Logistic Regression Models for Predicting Resistance to HIV Protease ...

2 downloads 0 Views 2MB Size Report
Feature selection was carried out using a combination of bootstrap resampling procedure with the stepwise selection technique. Additionally, due to the ...
Logistic Regression Models for Predicting Resistance to HIV Protease Inhibitor Nelfinavir L.M. Raposo1, M.B. Arruda2, R.M. Brindeiro2, and F.F. Nobre1 1

Department of Electronics, Informatics and Bioengineering, Politecnico di Milano, Milano, Italy 2 Fresenius Medical Care, Bad Homburg, Germany 3 Center for Biomedical Technology at the Danube, University of Krems, Austria

Abstract — The development of models to predict the resistance to the antiretroviral drugs can be useful in making a decision regarding the best therapy for HIV+ individuals. This study developed predictive models of resistance to the protease inhibitor Nelfinavir using logistic regression. The data comprises a total of 625 patients for which HIV-1 genotype was available, with 130 resistants to Nelfinavir in the last regimen. Feature selection was carried out using a combination of bootstrap resampling procedure with the stepwise selection technique. Additionally, due to the unbalanced nature of the dataset, we develop four balanced final models.
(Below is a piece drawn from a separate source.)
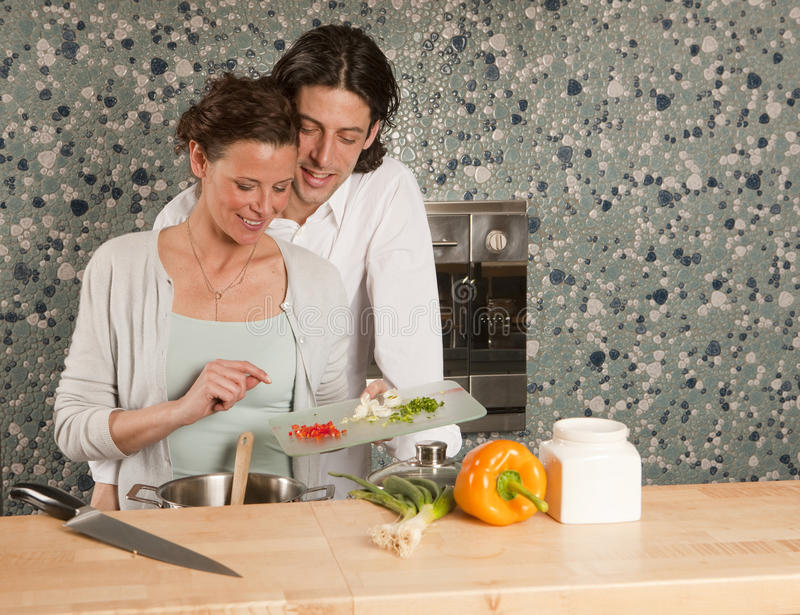 Download Cooking He Looks Over Her Shoulder Stock Image - Image of cheerfulness, facial: 10552681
The accuracies of the models ranged from 70.40 to 76.80% and areas under the ROC curve (AUC) ranged from 0.657 to 0.687. The best model had AUC equal to 0.687, accuracy of 76.80%, specificity of 84.21% and sensitivity of 53.33%. The agreement between this model and the known resistance level was fair, Kappa index of 0.3712. Keywords— HIV, Logistic Models, Drug Resistance

INTRODUCTION In Brazil, since 1996 the antiretroviral therapy has been offered freely and universally [1], with a reduction in morbidity and mortality as well as an increased quality of life of patients [2]. In some cases, the therapy did not show durable clinical benefit due to several factors such as poor adherence to the treatment, loss of one or more clinic visits, high viral load, low count of CD4 + T cells and resistance to antiretroviral drugs [3-5], which has been a major obstacle in getting a lasting treatment. HIV drug susceptibility can be evaluated either by genotyping or phenotyping. Genotyping identifies genetic mutations associated with resistance to antiretroviral drugs. It is faster, has a lower cost and is more accessible [6]. Phenotyping provides a direct measure of susceptibility to HIV antiretrovirals, but is very expensive, and requires special laboratories [6,7]. Several studies have proposed models to predict HIV resistance using genotyping. The range of methods varies from basic statistical methods [8,9] to modern machine learning algorithms [6,10,11]. Here, we develop models to predict resistance to the HIV protease inhibitor Nelfinavir using logistic regression, a generalized

linear model widely used to make predictions or to explain the occurrence of a specific event when the response variable is binary, and a combination of bootstrap with stepwise procedure to select the variables for the model.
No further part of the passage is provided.